Martin Corless-Smith
On Sublimity                     (page 8)

This simple, almost flat, statement is really quite stunning in its apparent awareness of what painting, that essentially flat medium, is attempting to do in the deliberate juxta-position of colours. The task of abstract painting is thus described as attempting almost the same “parlous loftiness” Sebald attributes to Browne. The material of Art points towards an immateriality. When I read this quote of Nash’s for the first time I immediately thought of how this might also describe the ambitions of the written, and of poetry in particular. This was even before I had read his next paragraph:

     A few years later in the course of making a series of drawings to illustrate Sir Thomas Browne’s Urne Buriall, I came upon the sentence referring to the soul visiting the Mansions of the Dead. This idea stirred my imagination deeply. I could see the emblem of the soul—a little winged creature, perhaps not unlike the ghost moth—perched upon the airy habitations of the skies which in their turn sailed and swung from cloud to cloud and then into space once more.

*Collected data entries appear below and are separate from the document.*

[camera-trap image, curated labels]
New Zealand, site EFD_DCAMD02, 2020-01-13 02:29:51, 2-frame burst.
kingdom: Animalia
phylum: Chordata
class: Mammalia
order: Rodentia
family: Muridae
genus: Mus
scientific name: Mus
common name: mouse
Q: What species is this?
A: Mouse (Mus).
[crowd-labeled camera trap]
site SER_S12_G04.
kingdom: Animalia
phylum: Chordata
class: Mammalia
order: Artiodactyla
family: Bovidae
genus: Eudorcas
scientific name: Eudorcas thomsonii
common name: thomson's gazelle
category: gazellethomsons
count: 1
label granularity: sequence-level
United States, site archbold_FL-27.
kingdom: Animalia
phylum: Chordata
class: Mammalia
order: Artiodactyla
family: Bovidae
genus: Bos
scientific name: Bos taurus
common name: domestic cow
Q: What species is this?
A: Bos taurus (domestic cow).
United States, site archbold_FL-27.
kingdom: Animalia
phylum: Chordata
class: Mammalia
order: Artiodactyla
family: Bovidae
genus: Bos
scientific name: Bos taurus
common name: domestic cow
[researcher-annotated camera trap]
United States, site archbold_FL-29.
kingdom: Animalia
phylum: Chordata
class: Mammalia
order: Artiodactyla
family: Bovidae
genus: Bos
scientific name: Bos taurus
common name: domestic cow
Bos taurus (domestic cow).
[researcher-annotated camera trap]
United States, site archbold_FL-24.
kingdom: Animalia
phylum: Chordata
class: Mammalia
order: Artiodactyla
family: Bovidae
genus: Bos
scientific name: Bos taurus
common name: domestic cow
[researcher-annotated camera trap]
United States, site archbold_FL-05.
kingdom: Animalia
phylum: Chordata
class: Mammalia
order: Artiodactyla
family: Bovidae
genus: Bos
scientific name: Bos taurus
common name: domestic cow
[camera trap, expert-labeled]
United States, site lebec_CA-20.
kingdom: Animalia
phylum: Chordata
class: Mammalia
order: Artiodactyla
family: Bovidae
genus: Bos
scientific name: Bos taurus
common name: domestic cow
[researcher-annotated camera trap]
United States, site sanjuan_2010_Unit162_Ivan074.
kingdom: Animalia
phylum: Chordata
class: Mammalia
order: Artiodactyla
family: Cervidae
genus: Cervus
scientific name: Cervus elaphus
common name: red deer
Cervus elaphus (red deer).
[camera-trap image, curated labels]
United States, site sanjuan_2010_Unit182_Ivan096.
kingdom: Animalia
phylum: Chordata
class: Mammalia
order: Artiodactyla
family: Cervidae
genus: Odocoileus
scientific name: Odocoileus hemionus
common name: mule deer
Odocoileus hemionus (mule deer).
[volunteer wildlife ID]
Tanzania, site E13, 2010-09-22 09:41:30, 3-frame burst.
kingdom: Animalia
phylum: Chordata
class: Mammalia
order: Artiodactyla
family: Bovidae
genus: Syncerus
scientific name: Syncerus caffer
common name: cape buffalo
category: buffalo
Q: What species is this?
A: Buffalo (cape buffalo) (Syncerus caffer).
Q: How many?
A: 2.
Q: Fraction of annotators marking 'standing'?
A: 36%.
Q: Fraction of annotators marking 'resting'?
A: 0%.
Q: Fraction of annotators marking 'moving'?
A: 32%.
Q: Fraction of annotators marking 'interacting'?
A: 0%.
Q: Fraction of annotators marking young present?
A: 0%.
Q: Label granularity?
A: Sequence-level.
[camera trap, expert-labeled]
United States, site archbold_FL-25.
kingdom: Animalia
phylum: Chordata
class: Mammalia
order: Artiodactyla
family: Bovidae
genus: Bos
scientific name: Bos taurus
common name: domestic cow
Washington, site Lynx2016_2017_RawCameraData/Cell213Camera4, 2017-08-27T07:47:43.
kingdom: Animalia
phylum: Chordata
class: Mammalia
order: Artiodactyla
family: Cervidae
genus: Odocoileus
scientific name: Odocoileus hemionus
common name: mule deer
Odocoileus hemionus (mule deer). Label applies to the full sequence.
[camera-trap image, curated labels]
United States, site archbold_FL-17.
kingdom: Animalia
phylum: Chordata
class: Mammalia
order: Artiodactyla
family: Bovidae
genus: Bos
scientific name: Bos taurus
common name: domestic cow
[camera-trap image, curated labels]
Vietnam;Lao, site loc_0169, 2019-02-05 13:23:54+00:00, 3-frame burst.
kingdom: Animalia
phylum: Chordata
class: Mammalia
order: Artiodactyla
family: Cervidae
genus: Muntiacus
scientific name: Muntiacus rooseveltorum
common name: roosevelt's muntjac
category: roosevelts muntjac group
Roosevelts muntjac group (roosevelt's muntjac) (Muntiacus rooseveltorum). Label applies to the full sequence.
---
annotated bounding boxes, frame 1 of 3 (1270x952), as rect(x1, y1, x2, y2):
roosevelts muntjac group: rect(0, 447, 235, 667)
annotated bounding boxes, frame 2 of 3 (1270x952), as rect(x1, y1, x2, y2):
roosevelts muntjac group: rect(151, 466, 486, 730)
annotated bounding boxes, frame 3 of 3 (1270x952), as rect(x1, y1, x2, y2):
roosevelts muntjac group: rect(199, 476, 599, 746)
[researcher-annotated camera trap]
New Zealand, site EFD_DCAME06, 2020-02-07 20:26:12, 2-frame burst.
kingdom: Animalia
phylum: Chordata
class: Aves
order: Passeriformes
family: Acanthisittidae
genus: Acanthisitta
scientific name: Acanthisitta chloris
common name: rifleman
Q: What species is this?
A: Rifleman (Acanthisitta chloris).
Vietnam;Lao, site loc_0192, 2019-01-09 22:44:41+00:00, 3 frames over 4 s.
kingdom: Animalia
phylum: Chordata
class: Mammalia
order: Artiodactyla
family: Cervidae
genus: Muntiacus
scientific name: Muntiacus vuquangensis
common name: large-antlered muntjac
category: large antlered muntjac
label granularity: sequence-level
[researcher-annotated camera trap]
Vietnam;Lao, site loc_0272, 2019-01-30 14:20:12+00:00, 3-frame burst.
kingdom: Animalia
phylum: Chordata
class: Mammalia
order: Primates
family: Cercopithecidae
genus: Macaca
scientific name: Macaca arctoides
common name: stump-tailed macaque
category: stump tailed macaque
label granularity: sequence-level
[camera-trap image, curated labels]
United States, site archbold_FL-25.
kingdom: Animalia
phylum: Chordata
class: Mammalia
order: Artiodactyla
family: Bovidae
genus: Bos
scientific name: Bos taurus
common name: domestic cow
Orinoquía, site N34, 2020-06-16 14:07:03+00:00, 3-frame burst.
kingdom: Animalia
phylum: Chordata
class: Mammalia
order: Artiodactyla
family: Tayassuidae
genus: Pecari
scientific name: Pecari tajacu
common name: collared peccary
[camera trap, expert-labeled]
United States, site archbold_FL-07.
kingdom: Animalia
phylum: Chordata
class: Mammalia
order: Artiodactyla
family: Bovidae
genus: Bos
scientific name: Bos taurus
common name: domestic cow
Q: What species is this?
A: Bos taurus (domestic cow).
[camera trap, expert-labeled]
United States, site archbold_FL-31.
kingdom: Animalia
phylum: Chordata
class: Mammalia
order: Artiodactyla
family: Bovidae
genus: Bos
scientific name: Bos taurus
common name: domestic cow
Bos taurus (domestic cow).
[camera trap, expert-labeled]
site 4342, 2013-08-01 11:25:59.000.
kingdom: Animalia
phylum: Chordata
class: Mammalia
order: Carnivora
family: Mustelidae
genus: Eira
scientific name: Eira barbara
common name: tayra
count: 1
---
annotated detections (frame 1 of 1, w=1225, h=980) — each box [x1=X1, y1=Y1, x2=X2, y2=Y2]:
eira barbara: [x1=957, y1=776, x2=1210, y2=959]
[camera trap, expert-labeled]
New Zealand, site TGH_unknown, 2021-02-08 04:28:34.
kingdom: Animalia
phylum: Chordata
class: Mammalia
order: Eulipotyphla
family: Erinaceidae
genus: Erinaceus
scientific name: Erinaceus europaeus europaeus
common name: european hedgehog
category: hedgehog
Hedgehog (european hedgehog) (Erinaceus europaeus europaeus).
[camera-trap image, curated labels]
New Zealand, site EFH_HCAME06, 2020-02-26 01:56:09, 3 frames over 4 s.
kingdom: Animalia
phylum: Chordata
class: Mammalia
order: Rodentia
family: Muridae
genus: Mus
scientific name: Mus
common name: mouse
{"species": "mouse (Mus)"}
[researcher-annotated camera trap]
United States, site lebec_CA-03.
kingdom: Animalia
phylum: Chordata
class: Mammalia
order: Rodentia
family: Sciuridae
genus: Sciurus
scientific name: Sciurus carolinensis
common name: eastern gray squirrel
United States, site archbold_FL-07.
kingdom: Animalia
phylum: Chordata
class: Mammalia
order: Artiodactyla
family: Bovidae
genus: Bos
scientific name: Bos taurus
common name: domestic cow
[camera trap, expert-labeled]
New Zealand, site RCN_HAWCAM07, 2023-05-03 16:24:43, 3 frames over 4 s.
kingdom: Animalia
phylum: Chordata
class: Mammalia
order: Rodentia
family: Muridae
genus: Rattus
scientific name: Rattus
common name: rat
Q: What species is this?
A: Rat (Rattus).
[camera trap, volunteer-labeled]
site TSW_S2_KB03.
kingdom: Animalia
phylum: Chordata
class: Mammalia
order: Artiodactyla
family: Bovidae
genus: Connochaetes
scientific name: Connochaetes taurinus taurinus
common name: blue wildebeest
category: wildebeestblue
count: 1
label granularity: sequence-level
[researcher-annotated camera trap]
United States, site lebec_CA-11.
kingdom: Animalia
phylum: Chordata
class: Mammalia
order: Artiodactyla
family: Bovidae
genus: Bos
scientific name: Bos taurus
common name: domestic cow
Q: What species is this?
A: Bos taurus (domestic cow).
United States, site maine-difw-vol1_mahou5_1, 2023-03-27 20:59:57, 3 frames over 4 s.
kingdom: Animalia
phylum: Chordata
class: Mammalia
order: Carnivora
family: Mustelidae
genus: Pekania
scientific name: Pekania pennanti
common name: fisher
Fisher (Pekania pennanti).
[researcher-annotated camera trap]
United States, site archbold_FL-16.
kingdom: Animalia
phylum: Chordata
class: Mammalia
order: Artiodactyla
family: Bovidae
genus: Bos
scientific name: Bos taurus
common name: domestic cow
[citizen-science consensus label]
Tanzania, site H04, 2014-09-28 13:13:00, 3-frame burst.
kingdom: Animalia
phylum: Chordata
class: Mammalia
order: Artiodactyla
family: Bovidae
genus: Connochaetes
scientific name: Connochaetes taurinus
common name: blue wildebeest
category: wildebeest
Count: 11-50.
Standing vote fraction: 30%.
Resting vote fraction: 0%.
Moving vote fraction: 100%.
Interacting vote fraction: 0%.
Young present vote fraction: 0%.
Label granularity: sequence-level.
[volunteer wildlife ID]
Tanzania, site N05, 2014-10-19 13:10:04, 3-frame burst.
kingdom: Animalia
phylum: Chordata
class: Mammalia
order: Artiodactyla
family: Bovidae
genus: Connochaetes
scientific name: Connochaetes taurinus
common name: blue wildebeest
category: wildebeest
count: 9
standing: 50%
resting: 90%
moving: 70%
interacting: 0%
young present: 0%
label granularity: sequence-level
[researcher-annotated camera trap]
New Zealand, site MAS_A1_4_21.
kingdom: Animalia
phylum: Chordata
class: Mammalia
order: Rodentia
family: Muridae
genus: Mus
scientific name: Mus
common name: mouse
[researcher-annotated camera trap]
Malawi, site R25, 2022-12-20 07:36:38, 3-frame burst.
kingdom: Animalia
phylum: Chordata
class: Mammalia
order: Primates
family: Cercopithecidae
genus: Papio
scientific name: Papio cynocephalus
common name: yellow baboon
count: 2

It did not occur to me for a moment that the Mansions of the Dead could be situated anywhere but in the sky…the importance of this particular opportunity was that it afforded a further adventure in flight. (5)

It is as if Nash and Sebald were both elevated by exactly the same text in exactly the same way. They are both brought, separately, to similar revelations. It is the revelation of the soul transcending the body.